Personally I haven't read a poem as good as 'Decree' in a long long time. But so much of this work stays with the reader long after the book has been put down: both in terms of images ('from the top bar of a five-bar gate hangs/the green world stilled in a water seed' from Rain) to the rhythm (of You `You avoiding main roads. You warming your hands on a cow./ You on the outskirts, an industrial estate/where the kerbs are high and the corrugated sheds/ hum and grind as their arc-lit interiors swing.' And most of all the contained sensitivity of the emotions here; the almost unspoken pleading love of `Brew', the masked self of "Decree' or the bereft lover fearing what he may become (Telephone').
This is an extremely ambitious and powerful set of poems, being both highly complex yet also accessible. It has a sense of permanence about it, the kind of collection that people will be drawn back to time and again...
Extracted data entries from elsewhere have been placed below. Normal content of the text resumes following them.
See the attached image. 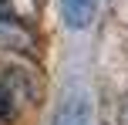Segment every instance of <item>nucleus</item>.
I'll list each match as a JSON object with an SVG mask.
<instances>
[{
    "instance_id": "obj_1",
    "label": "nucleus",
    "mask_w": 128,
    "mask_h": 125,
    "mask_svg": "<svg viewBox=\"0 0 128 125\" xmlns=\"http://www.w3.org/2000/svg\"><path fill=\"white\" fill-rule=\"evenodd\" d=\"M44 88L40 78L27 68H7L0 74V122H14L20 118L27 105H37Z\"/></svg>"
},
{
    "instance_id": "obj_2",
    "label": "nucleus",
    "mask_w": 128,
    "mask_h": 125,
    "mask_svg": "<svg viewBox=\"0 0 128 125\" xmlns=\"http://www.w3.org/2000/svg\"><path fill=\"white\" fill-rule=\"evenodd\" d=\"M0 51H20V54H37V41L24 24L0 20Z\"/></svg>"
},
{
    "instance_id": "obj_3",
    "label": "nucleus",
    "mask_w": 128,
    "mask_h": 125,
    "mask_svg": "<svg viewBox=\"0 0 128 125\" xmlns=\"http://www.w3.org/2000/svg\"><path fill=\"white\" fill-rule=\"evenodd\" d=\"M58 4H61V20H64V27H71V31H84V27H91V20H94L101 0H58Z\"/></svg>"
},
{
    "instance_id": "obj_4",
    "label": "nucleus",
    "mask_w": 128,
    "mask_h": 125,
    "mask_svg": "<svg viewBox=\"0 0 128 125\" xmlns=\"http://www.w3.org/2000/svg\"><path fill=\"white\" fill-rule=\"evenodd\" d=\"M91 122V105L84 95H68V98L61 101L58 115H54L51 125H88Z\"/></svg>"
},
{
    "instance_id": "obj_5",
    "label": "nucleus",
    "mask_w": 128,
    "mask_h": 125,
    "mask_svg": "<svg viewBox=\"0 0 128 125\" xmlns=\"http://www.w3.org/2000/svg\"><path fill=\"white\" fill-rule=\"evenodd\" d=\"M44 0H0V20H14V24H30L40 17Z\"/></svg>"
},
{
    "instance_id": "obj_6",
    "label": "nucleus",
    "mask_w": 128,
    "mask_h": 125,
    "mask_svg": "<svg viewBox=\"0 0 128 125\" xmlns=\"http://www.w3.org/2000/svg\"><path fill=\"white\" fill-rule=\"evenodd\" d=\"M118 125H128V95H125L122 108H118Z\"/></svg>"
}]
</instances>
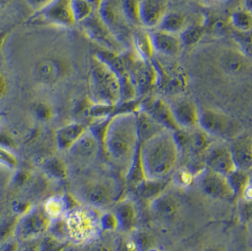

Occasionally lovely, fundamentally safe
This is not a significant leap forward from The Brink, despite what the reviews are claiming. Nonetheless, Polley shows us again that he is one of the finest practitioners in the UK of faultlessly-formed pastoral poetry. He inherits from the edgier Don Paterson in this precision, as well as the equivalent Irish generation. But, as with The Brink, Little Gods owes its greatest debt to Ted Hughes. The problem with this particular inheritance is that Polley does not have the charge and power of Hughes. He continuously fails to invoke nature in a way that has the depth and magnetism which elevated Hughes to his spine-tingling best. If you like your poetry beautifully carved and comfortable, then Polley is your safest bet. But if you want the real thing, go and buy Ted Hughes' Crow, Wodwo, or Lupercal. This pales in comparison.